Is supplementing T-3/T-4 necessary while using HGH!? The broad answer is no with a few exceptions. But first it's important to know why Thyroxine levels may decline during early GH therapy.
Quite simply because GH cause the production and secretion of Insulin Growth Factor to increase the quantity of T-3:4 required to meet the metabolic demand also increased.
Moreover the the amount of T-3/4 consumed if directly
proportional to the GH dosage.
Consequently the first few weeks or moths of GH therapy may result in a relative a decrease in thyroxine levels.

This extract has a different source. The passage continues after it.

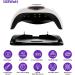 168W UV LED Nail Lamp for Shellac Manicure Gel - 4 Timers, LCD Display - USB Plug - Home Salon DIY Tool - Buy Online on GoSupps.com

However all is not lost, because almost all human hormonal systems, including the thyroid gland, operate on a relatively tight feedback control mechanism to maintain optimal T levels.
Thus with the passage of time, the lowered thyroxine level causes the increased secretion of pituitary TSH, which in turn results in the increased production of thyroxine by the thyroid gland..
Therefore unless you have an "under active" thyroid prior to initiating thyroid therapy T-3/4 supplementation circumvents the natural physiologic response to low Thyroxine, and is unwarranted IMO.
Consequently it's relatively important to obtain TFTs prior to GH use, with
the objective being the detection of asymptomatc hypothyroid patients.
Because the use of GH in these folks will often unveil sub-clinical hypothyroidism. .
It's also very important to know MANY of the studies which either recommended Thyroid therapy or suggested close observation and/or testing for thyroid dysfunction may be warranted, were performed on children with short stature children, congenital syndromes, genetic disorders or elderly adults, etc.
These patient subgroups are well known to have limited thyroid reserve and are by their very nature hypothyroid prone.